Souple compromis, il permet de souffler en plein course ; il articule une pensée qui mérite qu’on l’infléchisse pour lui donner davantage de fermeté ; il est ce silence qui suit la rencontre et précède le baiser ; il est cette méditation cigogne sur son pied ; c’est un pont sur le fleuve ; ce tronc sur lequel on s’appuie un moment, debout, avant de repartir ; un regard brièvement échangé avec le lecteur en train de lire ; sa verticalité (semi-colonne) lui donne des allures de ruine antique ; sourire vertical, il encourage le lecteur ; il pèse un peu, à peine ; la virgule est au vent, le point-virgule à l’accalmie ; c’est un enfoncement métaphysique dans le rythme ; c’est la mort vue par un vivant au souffle doux ; c’est le silence du contretemps nommé 7 ; c’est juste avant l’endormissement ; accélérons :
vis qui a du jeu exprès ; gond qui valorise l’ouverture d’esprit ; mangrove du style ; isthme du ton ; cliquet de la méditation ; frottement des idées ; étincelle de silex écrits ; marchepied de la pensée ; conjonction purement graphique ; signe qui ne se dit pas mais s’entend ; langue suspendue à l’intérieur du palais ; tiret soufflé mais pas joué ; homme et femme arrêtés sur l’étreinte ; trace de main levée où l’esprit se voit faire ; aberration écrite car le point est « en haut » ; concluons :
Le point dit la mort, la virgule la vie, c’est le blason de l’écriture.
Bonjour Raymond, c’est très drôle car je viens de terminer un livre construit avec des phrases d’une longueur jamais vu encore, où le point-virgule à une place prépondérante ! J’en parlerai prochainement. Je vous souhaite de bonnes fêtes de fin d’année, Claude
Ah oui, ces hasards! Et puis la fascination du point virgule… c’est quand même une drôle d’invention ce truc qui dit une chose (j’arrête) et son contraire(je continue), un peu comme le “without” anglais.

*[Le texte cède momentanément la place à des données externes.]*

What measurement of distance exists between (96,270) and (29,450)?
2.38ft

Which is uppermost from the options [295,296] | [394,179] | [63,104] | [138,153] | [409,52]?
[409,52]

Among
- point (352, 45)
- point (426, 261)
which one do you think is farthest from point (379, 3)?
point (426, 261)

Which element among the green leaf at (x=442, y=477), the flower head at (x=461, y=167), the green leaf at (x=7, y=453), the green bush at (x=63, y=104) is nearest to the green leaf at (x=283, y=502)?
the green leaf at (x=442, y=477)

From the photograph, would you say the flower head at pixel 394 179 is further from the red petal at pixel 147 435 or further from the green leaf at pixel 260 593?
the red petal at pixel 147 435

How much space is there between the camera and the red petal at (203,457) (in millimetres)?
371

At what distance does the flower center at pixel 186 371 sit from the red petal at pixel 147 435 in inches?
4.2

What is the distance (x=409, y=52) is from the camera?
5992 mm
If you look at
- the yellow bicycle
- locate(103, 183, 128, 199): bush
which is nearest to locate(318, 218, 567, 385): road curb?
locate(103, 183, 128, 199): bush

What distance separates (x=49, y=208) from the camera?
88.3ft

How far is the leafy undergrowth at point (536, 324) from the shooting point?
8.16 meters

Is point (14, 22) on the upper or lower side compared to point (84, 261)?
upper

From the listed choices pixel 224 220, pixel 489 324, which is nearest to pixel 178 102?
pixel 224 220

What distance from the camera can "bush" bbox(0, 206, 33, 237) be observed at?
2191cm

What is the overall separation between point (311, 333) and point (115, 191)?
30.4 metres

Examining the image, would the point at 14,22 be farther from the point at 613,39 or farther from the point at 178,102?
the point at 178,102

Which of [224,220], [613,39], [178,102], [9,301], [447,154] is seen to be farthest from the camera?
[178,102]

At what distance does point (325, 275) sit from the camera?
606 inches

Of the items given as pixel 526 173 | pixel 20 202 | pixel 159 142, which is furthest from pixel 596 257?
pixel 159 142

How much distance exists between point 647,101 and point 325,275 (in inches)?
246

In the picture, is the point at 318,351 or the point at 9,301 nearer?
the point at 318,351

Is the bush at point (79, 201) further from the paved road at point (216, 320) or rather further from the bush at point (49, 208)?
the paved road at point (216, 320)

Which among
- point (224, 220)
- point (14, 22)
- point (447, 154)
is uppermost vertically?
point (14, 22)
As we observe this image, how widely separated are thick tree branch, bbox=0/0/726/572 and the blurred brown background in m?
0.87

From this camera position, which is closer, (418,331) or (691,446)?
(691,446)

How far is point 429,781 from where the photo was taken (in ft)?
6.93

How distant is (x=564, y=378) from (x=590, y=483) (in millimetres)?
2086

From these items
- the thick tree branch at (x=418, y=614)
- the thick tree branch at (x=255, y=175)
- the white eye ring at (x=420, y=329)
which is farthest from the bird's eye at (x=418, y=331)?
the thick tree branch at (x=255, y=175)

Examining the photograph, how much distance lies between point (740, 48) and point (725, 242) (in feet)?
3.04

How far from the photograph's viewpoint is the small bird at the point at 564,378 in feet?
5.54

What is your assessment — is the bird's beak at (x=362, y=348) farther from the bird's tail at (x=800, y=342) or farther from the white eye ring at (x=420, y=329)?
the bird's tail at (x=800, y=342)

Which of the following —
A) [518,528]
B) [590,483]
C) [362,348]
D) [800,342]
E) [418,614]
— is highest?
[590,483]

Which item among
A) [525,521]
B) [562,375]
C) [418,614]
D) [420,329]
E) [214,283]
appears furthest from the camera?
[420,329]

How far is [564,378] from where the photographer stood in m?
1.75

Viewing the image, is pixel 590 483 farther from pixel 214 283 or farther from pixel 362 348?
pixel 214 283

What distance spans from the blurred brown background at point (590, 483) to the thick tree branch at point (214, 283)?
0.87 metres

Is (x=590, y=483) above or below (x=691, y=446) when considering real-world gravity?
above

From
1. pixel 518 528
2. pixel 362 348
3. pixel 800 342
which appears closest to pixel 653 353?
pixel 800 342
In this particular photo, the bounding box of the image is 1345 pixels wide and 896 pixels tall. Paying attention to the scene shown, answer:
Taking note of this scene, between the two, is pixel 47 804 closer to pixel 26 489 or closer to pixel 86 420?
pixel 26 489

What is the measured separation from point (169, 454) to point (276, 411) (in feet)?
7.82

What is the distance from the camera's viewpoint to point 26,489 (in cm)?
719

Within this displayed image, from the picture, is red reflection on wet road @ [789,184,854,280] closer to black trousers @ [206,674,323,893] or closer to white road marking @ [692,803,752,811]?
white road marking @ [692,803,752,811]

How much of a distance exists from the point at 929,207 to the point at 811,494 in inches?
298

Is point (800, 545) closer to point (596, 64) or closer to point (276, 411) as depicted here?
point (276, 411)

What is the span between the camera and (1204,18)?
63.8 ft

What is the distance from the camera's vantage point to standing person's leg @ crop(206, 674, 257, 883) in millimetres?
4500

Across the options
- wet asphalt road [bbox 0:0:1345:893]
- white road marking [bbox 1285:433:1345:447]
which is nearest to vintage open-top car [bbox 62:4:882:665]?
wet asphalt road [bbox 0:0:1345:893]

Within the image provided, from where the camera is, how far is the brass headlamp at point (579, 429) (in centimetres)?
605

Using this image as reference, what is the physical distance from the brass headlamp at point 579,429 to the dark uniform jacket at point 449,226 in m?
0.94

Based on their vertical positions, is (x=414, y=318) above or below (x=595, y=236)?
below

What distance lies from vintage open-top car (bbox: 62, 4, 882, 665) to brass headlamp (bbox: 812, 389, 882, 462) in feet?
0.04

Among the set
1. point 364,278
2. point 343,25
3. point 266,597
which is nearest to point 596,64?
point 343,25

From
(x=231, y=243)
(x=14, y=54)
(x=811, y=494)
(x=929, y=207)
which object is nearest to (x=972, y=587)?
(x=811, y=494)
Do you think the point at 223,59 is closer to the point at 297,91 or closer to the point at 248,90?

Je voulais signaler sans doute des choses intéressantes chez Jacques Drillon mais je ne retrouve plus son livre sur la ponctuation. Je me souviens que Pascal Quignard dans le tome II de ses petits traités (XVIIème traité, page 386 Folio), date toutes ces choses: le point date de l’antiquité, la virgule du VIIIème siècle et notre cher point-virgule apparaît au XVIIème siècle.
Pour le point-virgule j’avoue que la lecture de la Recherche m’a stimulé pour l’utiliser. Je l’aime beaucoup comme vous l’avez compris! J’espère que vous en parlerez bientôt de cette histoire de point-virgule… Je vous souhaite également de bonnes fêtes de fin d’année. Toute mon amitié vous accompagne. Raymond.
Donner vie à la ponctuation, elle qui donne la vie au rythme de la phrase, quel délice. J’ai lu un jour un livre sans aucune ponctuation, et je me suis retrouvée un peu perdue, mais en m’accrochant j’avais pu “inventer” mon rythme. Je suis en train de finaliser le billet sur le livre ukrainien dont je vous ai parlé, en fait, il y a un grand nombre de virgule, point virgule, deux points, tirets et des phrases d’une longueur incroyable et très intéressante. bonne soirée, Claude
On ne sait exactement quel souffle intérieur est réglé par la ponctuation sauf le point qui est évident. On dirait que la virgule par exemple parfois accélère la lecture, comme un léger coup de fouet pour faire avancer la phrase cheval. C’est la lecture intérieure qui est le vrai mystère. Finalement le roman ukrainien dont vous parlez a sûrement bien des charmes. On pourra lire dans Claude Simon un emploi de la virgule qui aussi très stimulant, mais qui ressemble davantage à un coup de pinceau qu’à un léger coup de fouet. Il s’agit de respirer: voir par exemple sur les partitions individuelles de musiciens à vent l’emploi de la virgule comme moment où on peut reprendre son souffle. Mais c’est une imitation des textes écrits. On dirait que la ponctuation introduit la vie dans le texte “mort”, écrit. Un oral dans la fixité de l’écrit. Bonne journée à vous. Raymond.
On pourrait dire en résumé que la ponctuation est la figuration de la présence du corps du lecteur. Mais ça se discute. L’auteur écrivant place là aussi sa présence physique, sa vie. Le livre au texte mort est ravivé par la lecture ponctuée. Le livre tourne le dos à la vie quand il repose vertical sur l’étagère. L’ouvrir c’est le faire vivre et la ponctuation dit où l’on respire, où l’auteur et le lecteur se font des clins d’œil. La fixité du texte intangible s’anime à travers la ponctuation. C’est comme l’âme à l’intérieur du violon, sa résonance: lien et lieu où le vide se fait plein.